Tech

All Roads Lead To NVIDIA: Bankrolling Its Own AI Gold Rush

All Roads Lead To NVIDIA: Bankrolling Its Own AI Gold Rush

NVIDIA just wrote a $5 billion check for a stake in Intel. It's the AI gold rush in microcosm: the biggest winner is now bankrolling its own boom.

The Intel deal is one small piece of an extraordinary surge. In 2025, through October, nearly one trillion dollars in AI infrastructure commitments has surfaced: $500 billion from Stargate alone; approximately $150 billion in NVIDIA-driven strategic and supply commitments; and a cascade of hyperscaler, private-equity, and sovereign GPU procurement moving at unprecedented velocity. This isn't a tech cycle. It's a capital reordering.

And it reveals a fundamental power shift—the company at the center of the AI buildout is now funding it.

Every boom has two sides: those writing checks and those cashing them. The spenders? Microsoft, Meta, Google, and Amazon. Over $750 billion in datacenter spending between 2023 and 2025. Nearly $400 billion in 2025 alone. In recent earnings calls on October 29–30, 2025, all four signaled plans to increase spending materially in 2026. And the investor base is multiplying. Private equity firms are raising billion-dollar AI infrastructure funds. Investment banks are structuring datacenter acquisitions. Sovereign wealth funds are locking in GPU capacity years in advance.

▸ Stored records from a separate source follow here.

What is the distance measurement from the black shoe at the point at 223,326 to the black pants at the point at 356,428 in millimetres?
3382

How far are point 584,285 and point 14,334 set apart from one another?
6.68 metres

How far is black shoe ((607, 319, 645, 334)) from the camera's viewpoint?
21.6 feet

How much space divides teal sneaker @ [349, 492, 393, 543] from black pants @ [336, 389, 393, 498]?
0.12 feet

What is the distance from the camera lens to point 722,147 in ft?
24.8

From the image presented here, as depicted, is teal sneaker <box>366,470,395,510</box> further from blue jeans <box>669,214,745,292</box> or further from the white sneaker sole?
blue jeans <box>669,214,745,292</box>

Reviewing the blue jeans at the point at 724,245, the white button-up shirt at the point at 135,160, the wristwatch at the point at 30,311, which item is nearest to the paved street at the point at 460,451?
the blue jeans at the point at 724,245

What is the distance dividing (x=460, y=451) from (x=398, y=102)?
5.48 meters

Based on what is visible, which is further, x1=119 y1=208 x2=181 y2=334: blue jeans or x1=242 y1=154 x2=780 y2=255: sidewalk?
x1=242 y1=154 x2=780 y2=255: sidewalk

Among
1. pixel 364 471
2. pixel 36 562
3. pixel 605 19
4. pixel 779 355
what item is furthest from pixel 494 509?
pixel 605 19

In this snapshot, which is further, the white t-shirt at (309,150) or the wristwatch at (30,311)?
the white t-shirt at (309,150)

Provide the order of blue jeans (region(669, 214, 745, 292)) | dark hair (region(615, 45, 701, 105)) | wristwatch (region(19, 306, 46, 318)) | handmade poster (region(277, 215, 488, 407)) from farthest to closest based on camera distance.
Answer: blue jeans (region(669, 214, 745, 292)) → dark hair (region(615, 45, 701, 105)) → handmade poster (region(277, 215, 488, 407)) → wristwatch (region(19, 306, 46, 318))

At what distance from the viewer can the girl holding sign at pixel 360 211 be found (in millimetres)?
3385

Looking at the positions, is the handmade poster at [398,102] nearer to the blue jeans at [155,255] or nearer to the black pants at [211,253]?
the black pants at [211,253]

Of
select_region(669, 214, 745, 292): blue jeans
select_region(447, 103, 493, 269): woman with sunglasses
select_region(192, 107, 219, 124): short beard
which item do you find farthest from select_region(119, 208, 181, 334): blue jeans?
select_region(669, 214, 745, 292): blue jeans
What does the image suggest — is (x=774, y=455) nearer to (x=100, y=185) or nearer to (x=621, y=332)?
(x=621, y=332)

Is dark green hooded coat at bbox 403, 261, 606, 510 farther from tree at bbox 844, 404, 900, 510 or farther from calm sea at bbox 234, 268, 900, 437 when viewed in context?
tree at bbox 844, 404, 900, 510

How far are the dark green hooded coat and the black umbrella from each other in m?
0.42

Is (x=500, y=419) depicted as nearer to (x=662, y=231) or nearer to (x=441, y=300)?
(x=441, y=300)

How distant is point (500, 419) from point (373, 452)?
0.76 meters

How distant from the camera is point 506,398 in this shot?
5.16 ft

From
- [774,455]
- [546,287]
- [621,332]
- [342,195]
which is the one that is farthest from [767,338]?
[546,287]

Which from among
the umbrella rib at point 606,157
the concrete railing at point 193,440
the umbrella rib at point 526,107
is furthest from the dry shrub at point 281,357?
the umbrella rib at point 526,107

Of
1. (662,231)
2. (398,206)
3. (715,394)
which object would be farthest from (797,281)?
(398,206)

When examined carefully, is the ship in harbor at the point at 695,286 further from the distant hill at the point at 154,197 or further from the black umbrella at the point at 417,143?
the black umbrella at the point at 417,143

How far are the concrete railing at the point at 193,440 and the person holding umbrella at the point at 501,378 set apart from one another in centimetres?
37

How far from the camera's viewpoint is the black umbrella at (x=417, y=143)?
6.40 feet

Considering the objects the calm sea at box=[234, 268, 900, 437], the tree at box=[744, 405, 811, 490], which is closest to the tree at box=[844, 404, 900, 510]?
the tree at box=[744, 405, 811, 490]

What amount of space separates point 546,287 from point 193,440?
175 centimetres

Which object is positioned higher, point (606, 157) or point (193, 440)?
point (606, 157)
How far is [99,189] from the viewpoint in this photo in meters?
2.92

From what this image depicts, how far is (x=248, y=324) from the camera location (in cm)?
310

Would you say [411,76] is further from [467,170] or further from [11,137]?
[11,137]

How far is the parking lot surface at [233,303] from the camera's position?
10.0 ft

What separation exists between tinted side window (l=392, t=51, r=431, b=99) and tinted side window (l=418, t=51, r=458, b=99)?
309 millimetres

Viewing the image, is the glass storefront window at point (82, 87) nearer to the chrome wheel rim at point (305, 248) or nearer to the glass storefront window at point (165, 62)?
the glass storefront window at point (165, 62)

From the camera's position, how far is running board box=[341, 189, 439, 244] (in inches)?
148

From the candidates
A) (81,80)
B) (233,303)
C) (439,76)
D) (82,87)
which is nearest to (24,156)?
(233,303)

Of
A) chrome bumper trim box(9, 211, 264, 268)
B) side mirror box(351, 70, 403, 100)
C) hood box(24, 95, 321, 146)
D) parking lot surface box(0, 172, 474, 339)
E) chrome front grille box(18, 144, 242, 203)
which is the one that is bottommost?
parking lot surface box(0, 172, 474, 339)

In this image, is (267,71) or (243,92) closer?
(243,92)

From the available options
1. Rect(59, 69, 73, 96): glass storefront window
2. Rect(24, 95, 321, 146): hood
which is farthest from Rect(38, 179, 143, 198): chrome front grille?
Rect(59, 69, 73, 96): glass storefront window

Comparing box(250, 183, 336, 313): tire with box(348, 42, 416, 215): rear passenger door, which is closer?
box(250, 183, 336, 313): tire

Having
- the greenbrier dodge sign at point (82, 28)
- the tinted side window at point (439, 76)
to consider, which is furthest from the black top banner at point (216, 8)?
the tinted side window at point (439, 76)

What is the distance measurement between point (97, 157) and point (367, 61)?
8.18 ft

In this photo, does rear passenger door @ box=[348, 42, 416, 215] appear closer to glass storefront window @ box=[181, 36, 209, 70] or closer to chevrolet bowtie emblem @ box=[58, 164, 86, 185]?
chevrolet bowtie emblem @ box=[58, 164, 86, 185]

The recipients span the entire infrastructure stack: GPUs, memory, networking, cooling, and power. Plenty of companies are winning on volume. But one company captured the lion's share—NVIDIA. 80–95% of the AI accelerator market. 70–80% gross margins. Between 2023 and 2025, revenue surged from $27B to $130B while market value exploded nearly tenfold.

NVIDIA didn't just participate in the AI boom. It won.

Now, with a war chest built from these sales, NVIDIA is deploying capital strategically to control both supply and demand in the infrastructure buildout. Unlike traditional VCs who simply take equity stakes, NVIDIA takes equity and turns portfolio companies into GPU customers locked into its ecosystem. The pattern repeats across the portfolio. In July 2023, a $50 million investment in Recursion Pharmaceuticals enabled the biotech firm to build BioHive-2, an NVIDIA DGX SuperPOD supercomputer with 504 H100 GPUs, completed in May 2024. By mid-2025, Perplexity AI, backed by NVIDIA since April 2024, was likely deploying Blackwell GPUs for its AI search engine, consistent with NVIDIA’s strategy of providing early access to its latest hardware.

The loop is elegant: NVIDIA Invests Capital and Takes Equity → Portfolio Companies Buy GPUs → Additional GPU Revenue → Portfolio Equity Appreciates → Larger War Chest → Repeat. Each investment converts to infrastructure deployment. Each partnership locks in ecosystem adoption, creating a reinforcing cycle where NVIDIA effectively funds its own customer base.

On March 10, 2025, Oracle CEO Safra Catz announced a figure on an earnings call that stunned analysts: $48 billion in new cloud contracts signed in a single quarter, the largest booking quarter in the company's history. The backlog hit $130 billion, up 63% year-over-year. Then came the kicker: those numbers didn't even include Stargate. The $500 billion OpenAI-Oracle-SoftBank megaproject announced two months earlier wasn't included in the reported backlog. By late September, Stargate had committed more than $400 billion and secured seven gigawatts of capacity.

An even larger wave followed. Between mid-September and late October 2025, the AI infrastructure market detonated with hundreds of billions more in commitments. Anchoring the blitz: NVIDIA and OpenAI's up to $100 billion letter of intent for 10 gigawatts of compute, with the first gigawatt online mid-2026. Flanking it: CoreWeave signing $36.6 billion in five days—$22.4 billion with OpenAI, $14.2 billion with Meta. AMD locking in 6 gigawatts with OpenAI. Broadcom securing another 10 gigawatts of custom ASICs starting late 2026.